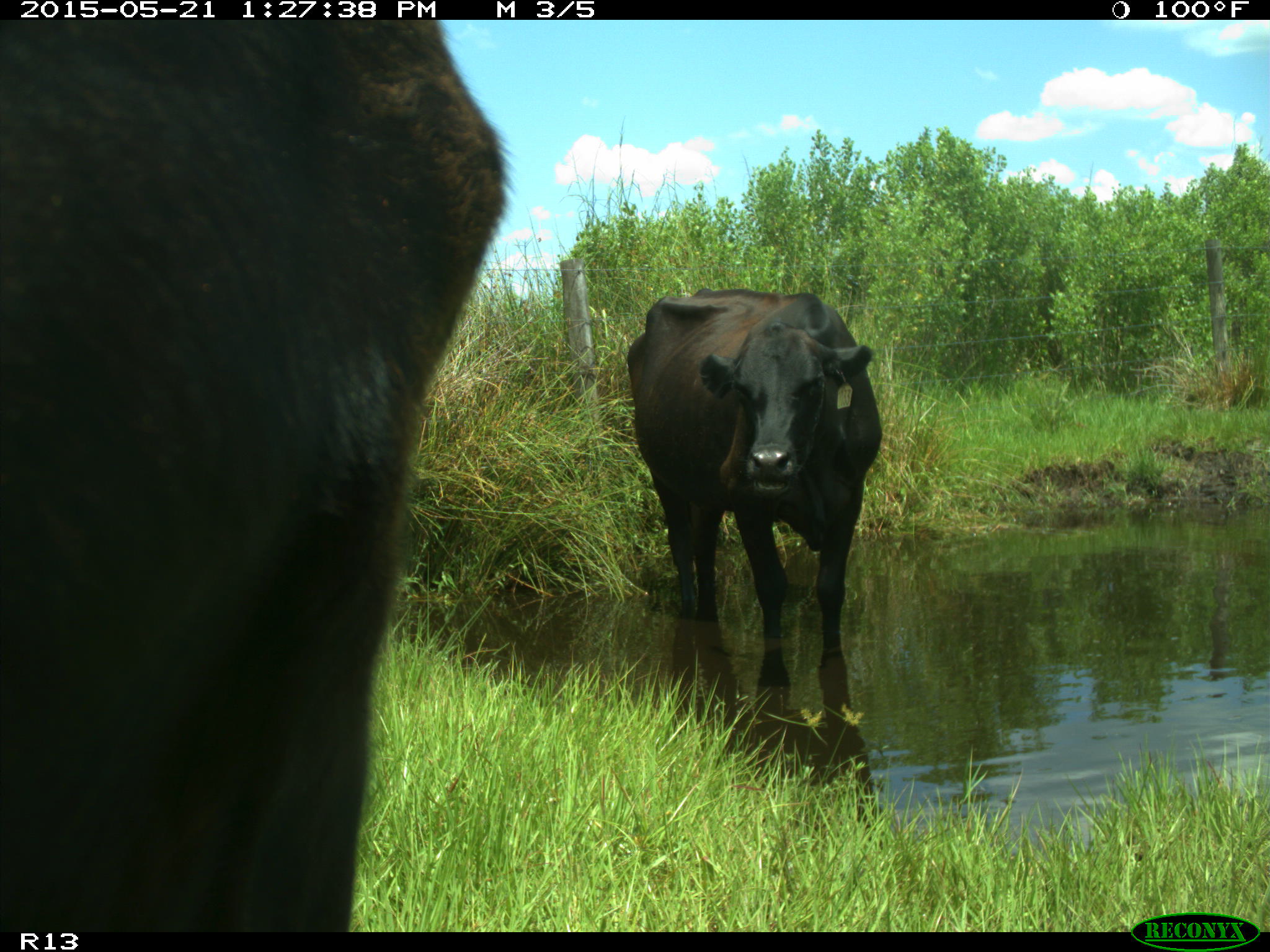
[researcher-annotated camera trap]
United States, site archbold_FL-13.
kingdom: Animalia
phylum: Chordata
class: Mammalia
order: Artiodactyla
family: Bovidae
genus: Bos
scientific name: Bos taurus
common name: domestic cow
Bos taurus (domestic cow).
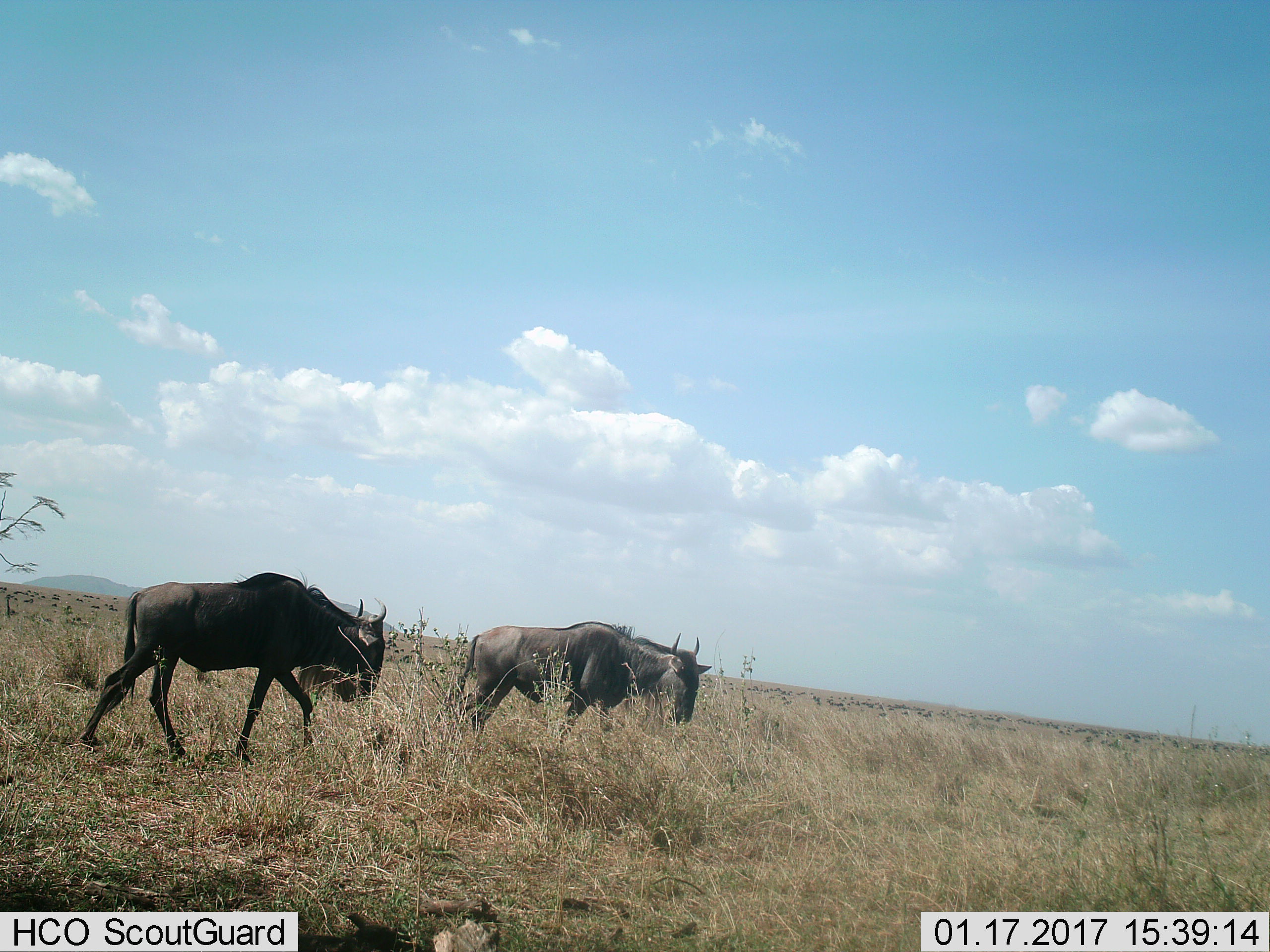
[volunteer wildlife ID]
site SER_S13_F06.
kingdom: Animalia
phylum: Chordata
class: Mammalia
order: Artiodactyla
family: Bovidae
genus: Connochaetes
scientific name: Connochaetes taurinus taurinus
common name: blue wildebeest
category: wildebeestblue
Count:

▸ **Prompt**:
The entries above, every one of them, should be retyped exactly, with no pictures carried over.

▸ **Your solution**:
[researcher-annotated camera trap]
United States, site archbold_FL-13.
kingdom: Animalia
phylum: Chordata
class: Mammalia
order: Artiodactyla
family: Bovidae
genus: Bos
scientific name: Bos taurus
common name: domestic cow
Bos taurus (domestic cow).
[volunteer wildlife ID]
site SER_S13_F06.
kingdom: Animalia
phylum: Chordata
class: Mammalia
order: Artiodactyla
family: Bovidae
genus: Connochaetes
scientific name: Connochaetes taurinus taurinus
common name: blue wildebeest
category: wildebeestblue
Count:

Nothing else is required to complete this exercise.